(WRITTEN INSTRUCTION)
Reproduce word for word the part of the data that opens with the line containing "To your eye, does" and runs through the end of the data, including both ends. Leave the pictures out of your answer.

— start of GIVEN INFORMATION —

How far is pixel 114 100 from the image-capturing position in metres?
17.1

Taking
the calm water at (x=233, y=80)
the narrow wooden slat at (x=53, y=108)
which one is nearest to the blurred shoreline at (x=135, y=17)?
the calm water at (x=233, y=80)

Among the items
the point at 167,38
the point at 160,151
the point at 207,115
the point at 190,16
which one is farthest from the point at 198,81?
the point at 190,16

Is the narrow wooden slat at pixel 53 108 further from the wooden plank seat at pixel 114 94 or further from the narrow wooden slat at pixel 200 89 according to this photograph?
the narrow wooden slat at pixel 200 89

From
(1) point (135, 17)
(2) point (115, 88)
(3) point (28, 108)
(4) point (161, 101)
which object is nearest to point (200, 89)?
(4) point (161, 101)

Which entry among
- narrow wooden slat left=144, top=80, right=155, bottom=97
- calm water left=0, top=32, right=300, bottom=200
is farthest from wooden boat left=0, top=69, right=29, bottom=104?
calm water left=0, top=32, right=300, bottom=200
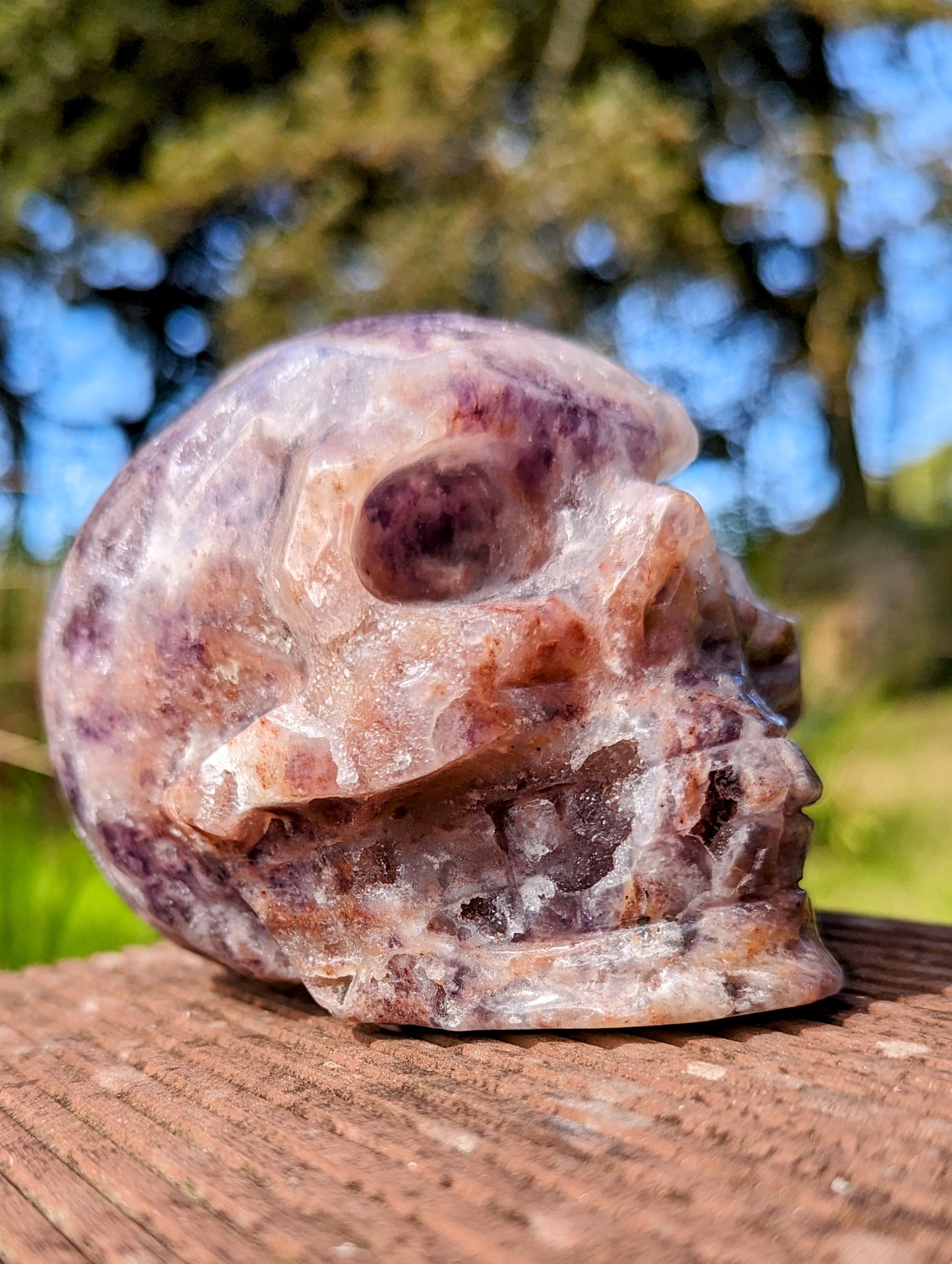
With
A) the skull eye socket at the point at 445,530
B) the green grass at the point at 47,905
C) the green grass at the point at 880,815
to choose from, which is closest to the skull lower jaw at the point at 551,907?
the skull eye socket at the point at 445,530

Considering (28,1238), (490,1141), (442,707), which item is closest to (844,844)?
(442,707)

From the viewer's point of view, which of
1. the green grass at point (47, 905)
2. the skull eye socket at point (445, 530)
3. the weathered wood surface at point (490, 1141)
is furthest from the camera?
the green grass at point (47, 905)

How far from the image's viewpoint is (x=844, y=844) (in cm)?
325

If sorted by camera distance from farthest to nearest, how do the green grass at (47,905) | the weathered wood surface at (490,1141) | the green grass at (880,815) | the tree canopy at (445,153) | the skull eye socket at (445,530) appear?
the tree canopy at (445,153) < the green grass at (880,815) < the green grass at (47,905) < the skull eye socket at (445,530) < the weathered wood surface at (490,1141)

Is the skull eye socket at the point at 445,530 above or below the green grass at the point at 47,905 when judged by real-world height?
above

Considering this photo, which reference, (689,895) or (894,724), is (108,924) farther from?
(894,724)

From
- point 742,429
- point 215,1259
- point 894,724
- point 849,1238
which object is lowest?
point 894,724

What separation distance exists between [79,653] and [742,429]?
4582 millimetres

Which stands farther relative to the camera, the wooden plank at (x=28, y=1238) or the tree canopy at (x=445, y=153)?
the tree canopy at (x=445, y=153)

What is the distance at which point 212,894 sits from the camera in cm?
115

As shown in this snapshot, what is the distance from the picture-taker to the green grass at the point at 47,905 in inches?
77.5

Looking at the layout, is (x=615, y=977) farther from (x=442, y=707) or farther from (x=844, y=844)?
(x=844, y=844)

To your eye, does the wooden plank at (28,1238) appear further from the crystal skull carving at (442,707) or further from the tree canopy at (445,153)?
the tree canopy at (445,153)

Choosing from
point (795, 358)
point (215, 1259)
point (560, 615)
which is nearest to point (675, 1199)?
point (215, 1259)
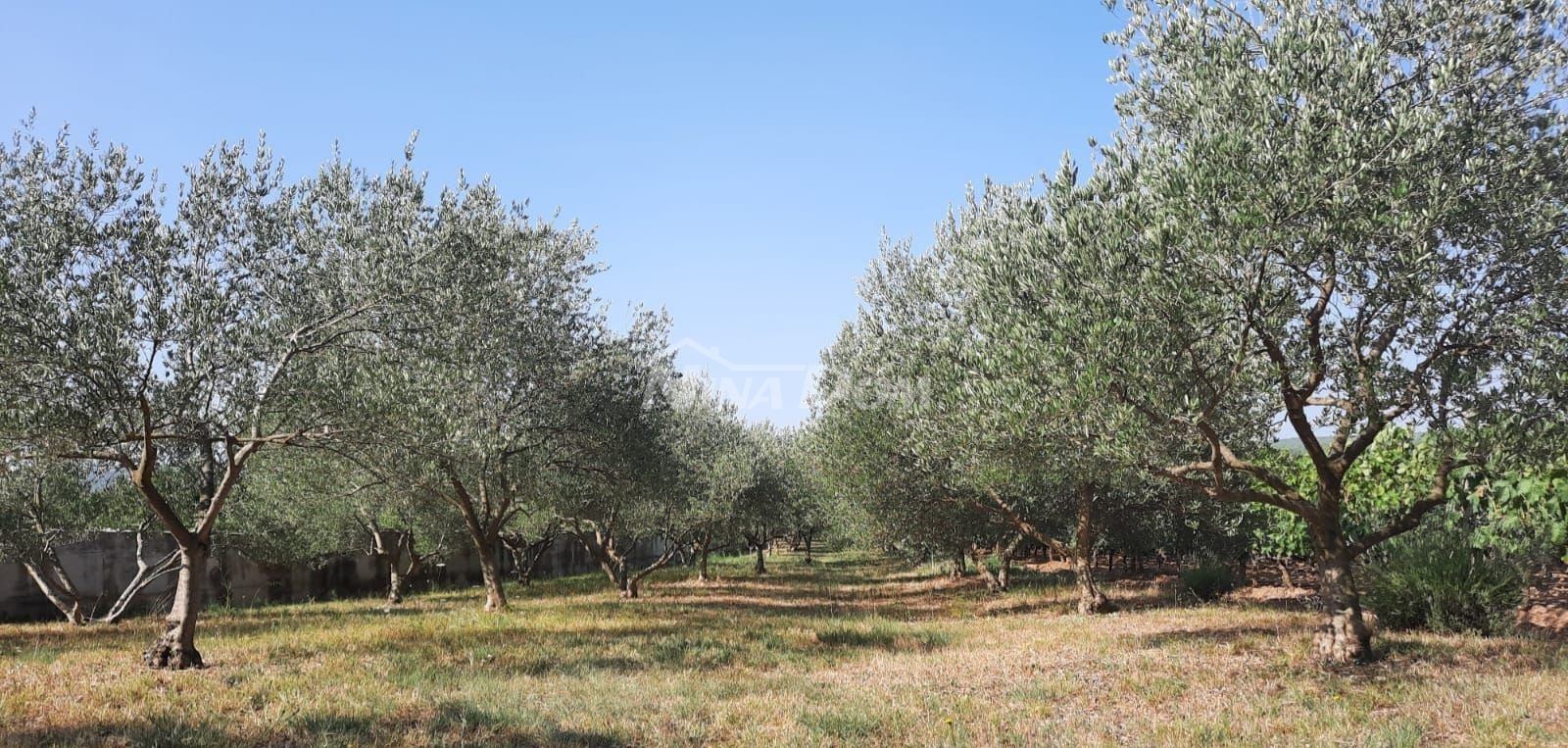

— end of GIVEN INFORMATION —

(ANSWER TO THIS TASK)
To your eye, does the wooden plank at (28,1238) appear further from the crystal skull carving at (442,707) or further from the tree canopy at (445,153)?
the tree canopy at (445,153)

Choosing from
point (795, 358)
point (215, 1259)
point (560, 615)
which is nearest to point (675, 1199)?
point (215, 1259)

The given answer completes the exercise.